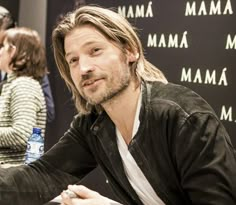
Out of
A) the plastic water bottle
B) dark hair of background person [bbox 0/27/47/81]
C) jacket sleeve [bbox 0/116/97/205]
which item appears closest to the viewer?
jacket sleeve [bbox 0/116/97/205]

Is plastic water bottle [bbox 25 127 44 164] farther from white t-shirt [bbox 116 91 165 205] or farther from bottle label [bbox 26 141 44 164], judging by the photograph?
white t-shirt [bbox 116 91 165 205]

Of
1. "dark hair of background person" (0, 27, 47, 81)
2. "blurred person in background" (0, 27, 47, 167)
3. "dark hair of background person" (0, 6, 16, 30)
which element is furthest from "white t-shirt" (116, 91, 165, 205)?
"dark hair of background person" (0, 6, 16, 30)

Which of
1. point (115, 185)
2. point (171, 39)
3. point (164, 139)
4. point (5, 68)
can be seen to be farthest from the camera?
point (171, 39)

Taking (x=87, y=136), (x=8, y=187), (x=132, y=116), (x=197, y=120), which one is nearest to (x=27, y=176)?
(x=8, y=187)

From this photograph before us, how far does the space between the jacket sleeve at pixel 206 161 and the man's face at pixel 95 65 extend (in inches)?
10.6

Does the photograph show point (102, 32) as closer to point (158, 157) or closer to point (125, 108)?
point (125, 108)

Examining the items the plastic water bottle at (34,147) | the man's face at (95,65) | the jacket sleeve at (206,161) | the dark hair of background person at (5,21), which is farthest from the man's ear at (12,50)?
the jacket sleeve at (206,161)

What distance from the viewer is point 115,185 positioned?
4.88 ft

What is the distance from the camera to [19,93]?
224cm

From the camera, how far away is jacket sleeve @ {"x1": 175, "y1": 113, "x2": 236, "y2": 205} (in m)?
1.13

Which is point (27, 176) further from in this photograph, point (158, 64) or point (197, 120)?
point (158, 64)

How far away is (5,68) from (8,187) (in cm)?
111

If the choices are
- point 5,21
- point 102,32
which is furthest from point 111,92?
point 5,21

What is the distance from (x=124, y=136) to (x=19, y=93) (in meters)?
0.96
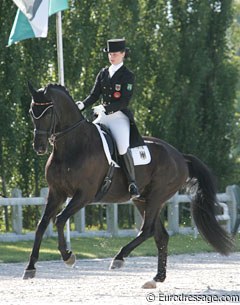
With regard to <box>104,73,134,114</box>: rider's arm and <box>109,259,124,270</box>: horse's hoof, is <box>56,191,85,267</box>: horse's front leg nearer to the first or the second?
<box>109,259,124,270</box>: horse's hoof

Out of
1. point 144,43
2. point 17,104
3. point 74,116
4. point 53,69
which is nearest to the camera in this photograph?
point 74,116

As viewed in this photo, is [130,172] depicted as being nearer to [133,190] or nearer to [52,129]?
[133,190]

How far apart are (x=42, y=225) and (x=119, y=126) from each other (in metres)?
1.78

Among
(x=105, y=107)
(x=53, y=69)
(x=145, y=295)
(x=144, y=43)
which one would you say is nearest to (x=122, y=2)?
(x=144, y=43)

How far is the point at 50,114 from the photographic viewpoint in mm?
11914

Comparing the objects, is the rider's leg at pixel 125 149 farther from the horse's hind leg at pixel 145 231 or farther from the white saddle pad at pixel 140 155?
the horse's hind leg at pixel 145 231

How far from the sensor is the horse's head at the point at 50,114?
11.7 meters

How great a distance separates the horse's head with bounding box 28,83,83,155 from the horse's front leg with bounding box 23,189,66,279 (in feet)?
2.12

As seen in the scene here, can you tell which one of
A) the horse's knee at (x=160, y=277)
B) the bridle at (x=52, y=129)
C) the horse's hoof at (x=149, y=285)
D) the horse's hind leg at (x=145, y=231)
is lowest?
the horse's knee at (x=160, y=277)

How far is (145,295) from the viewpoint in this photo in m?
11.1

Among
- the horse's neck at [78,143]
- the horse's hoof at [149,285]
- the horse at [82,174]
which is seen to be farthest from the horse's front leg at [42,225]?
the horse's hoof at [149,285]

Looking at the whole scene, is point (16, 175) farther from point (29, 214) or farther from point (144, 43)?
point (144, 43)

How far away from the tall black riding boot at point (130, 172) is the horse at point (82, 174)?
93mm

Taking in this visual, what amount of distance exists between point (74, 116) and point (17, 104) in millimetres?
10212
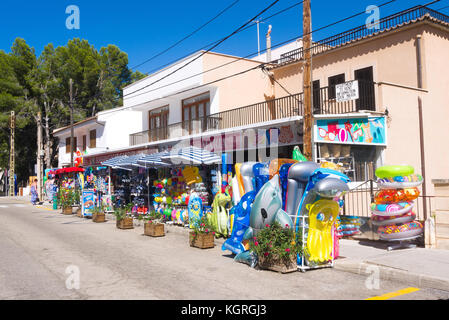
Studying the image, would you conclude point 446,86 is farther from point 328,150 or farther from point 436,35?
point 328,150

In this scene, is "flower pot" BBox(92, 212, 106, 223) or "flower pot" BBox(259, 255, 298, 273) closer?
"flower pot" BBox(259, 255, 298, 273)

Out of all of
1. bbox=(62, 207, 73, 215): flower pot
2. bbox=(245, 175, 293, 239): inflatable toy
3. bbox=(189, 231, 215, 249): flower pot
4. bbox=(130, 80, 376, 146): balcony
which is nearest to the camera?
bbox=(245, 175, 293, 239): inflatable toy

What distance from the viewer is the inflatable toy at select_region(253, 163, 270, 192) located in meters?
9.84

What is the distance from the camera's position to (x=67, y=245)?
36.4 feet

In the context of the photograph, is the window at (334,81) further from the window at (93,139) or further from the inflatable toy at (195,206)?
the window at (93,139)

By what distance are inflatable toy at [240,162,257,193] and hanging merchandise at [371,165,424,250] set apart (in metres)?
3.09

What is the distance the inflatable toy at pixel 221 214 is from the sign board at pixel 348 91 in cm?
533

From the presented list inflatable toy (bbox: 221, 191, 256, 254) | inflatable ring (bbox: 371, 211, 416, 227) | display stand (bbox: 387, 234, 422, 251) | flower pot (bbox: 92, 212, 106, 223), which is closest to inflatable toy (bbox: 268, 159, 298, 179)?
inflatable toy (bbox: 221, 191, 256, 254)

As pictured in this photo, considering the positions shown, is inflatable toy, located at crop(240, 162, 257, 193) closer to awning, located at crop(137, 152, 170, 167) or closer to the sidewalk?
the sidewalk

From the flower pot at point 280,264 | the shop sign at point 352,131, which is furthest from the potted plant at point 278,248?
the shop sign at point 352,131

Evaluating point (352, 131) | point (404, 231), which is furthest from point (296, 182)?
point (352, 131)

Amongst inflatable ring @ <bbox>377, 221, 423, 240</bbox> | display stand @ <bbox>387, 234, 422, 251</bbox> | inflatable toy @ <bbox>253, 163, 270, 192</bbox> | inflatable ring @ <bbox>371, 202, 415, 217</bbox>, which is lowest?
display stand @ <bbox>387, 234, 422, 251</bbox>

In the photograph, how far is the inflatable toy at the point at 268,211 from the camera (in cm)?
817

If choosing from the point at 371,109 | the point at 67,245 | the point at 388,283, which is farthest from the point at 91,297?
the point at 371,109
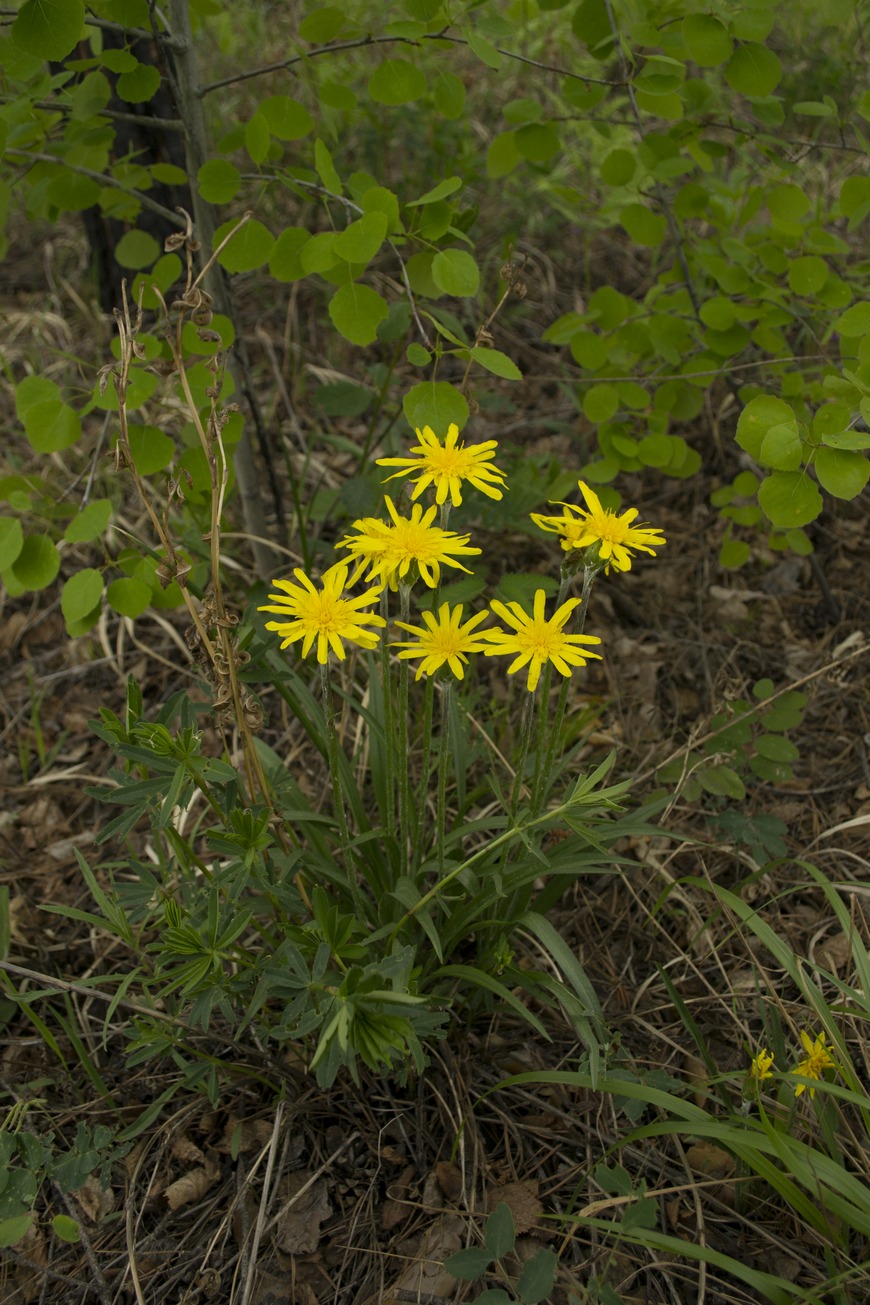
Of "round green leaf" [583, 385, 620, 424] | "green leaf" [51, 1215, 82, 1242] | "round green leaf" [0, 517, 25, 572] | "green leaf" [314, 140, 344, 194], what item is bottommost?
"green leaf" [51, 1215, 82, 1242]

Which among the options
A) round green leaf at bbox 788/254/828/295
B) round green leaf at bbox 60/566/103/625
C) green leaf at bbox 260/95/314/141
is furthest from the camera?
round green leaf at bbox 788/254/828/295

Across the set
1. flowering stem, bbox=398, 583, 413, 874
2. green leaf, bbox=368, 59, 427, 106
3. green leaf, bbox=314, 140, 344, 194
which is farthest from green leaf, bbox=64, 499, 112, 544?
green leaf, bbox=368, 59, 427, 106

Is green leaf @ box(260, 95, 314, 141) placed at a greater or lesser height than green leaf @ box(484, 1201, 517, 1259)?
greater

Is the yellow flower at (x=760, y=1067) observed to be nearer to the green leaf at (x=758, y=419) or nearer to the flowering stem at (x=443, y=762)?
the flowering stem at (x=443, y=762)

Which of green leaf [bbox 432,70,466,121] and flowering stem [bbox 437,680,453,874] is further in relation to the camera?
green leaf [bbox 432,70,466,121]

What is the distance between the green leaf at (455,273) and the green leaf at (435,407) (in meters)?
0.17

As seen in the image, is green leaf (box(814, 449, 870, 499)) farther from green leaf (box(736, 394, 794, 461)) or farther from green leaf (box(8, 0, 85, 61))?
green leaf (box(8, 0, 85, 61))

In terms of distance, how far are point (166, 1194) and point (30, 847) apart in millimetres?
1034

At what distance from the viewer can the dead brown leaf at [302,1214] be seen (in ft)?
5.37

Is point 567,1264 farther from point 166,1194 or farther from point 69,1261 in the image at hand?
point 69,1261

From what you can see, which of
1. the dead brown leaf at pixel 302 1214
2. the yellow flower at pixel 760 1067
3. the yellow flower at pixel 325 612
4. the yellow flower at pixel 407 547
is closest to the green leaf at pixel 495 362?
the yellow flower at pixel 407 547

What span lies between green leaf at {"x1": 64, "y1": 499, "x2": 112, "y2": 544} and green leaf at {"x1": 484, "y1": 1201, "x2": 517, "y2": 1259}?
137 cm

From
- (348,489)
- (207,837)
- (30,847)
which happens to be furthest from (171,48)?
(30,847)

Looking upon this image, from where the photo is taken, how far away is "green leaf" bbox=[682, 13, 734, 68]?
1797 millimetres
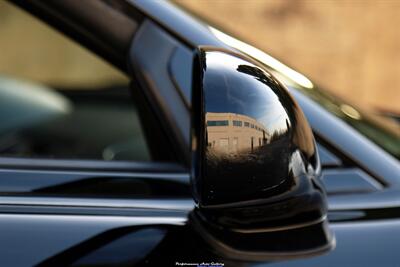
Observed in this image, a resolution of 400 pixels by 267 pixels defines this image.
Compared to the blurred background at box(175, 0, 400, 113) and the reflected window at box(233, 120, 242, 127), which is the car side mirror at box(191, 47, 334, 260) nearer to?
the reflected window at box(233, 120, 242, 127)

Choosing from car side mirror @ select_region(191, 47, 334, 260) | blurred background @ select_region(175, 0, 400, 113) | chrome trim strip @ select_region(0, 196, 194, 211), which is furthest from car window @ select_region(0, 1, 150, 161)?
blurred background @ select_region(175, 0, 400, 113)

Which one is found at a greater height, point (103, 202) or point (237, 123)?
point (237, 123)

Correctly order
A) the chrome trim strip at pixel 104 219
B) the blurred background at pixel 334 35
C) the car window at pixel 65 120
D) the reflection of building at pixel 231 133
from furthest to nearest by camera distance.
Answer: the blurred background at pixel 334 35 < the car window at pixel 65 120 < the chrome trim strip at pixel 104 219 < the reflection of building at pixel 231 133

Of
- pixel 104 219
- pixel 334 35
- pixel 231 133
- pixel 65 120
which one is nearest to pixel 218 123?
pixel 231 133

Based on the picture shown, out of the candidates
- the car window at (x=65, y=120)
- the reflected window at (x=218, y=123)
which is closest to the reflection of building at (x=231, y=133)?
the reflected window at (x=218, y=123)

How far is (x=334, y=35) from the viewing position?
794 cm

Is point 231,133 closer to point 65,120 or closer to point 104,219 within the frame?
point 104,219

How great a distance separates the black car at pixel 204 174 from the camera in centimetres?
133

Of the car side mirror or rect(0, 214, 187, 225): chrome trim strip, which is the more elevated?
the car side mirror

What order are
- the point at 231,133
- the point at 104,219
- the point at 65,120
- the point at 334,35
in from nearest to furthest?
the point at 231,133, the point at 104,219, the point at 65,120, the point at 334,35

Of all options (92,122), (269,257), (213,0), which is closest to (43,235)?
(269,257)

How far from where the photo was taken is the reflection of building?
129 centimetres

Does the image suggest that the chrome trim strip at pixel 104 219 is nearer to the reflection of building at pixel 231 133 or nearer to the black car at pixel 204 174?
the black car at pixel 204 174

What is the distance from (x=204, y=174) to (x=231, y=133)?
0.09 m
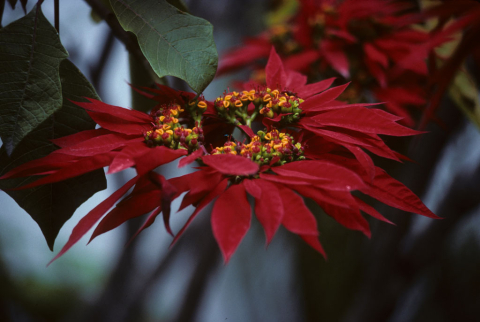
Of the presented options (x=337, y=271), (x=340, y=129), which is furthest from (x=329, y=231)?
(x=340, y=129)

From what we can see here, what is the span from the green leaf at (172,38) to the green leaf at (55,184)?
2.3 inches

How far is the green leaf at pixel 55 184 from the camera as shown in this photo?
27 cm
□ □ □
→ Exercise objective
Output the listing as a numbered list, starting at the line containing "Does the image" and running through the last line of the listing. Skip blank lines and leave out the pictures.

→ Exercise answer
1. Does the image suggest that the chrome trim strip at pixel 104 219 is nearer to the reflection of building at pixel 231 133 or nearer to the black car at pixel 204 174?
2. the black car at pixel 204 174
3. What is the distance from (x=204, y=174) to (x=231, y=133)?
4. 0.09 m
5. Of the presented options (x=337, y=271), (x=340, y=129), which is furthest from (x=329, y=231)?
6. (x=340, y=129)
7. From what we can see here, what is the span from the green leaf at (172,38) to the green leaf at (55,184)?
8. 2.3 inches
9. How far is the green leaf at pixel 55 184 from the camera as shown in this photo?
10. 27 cm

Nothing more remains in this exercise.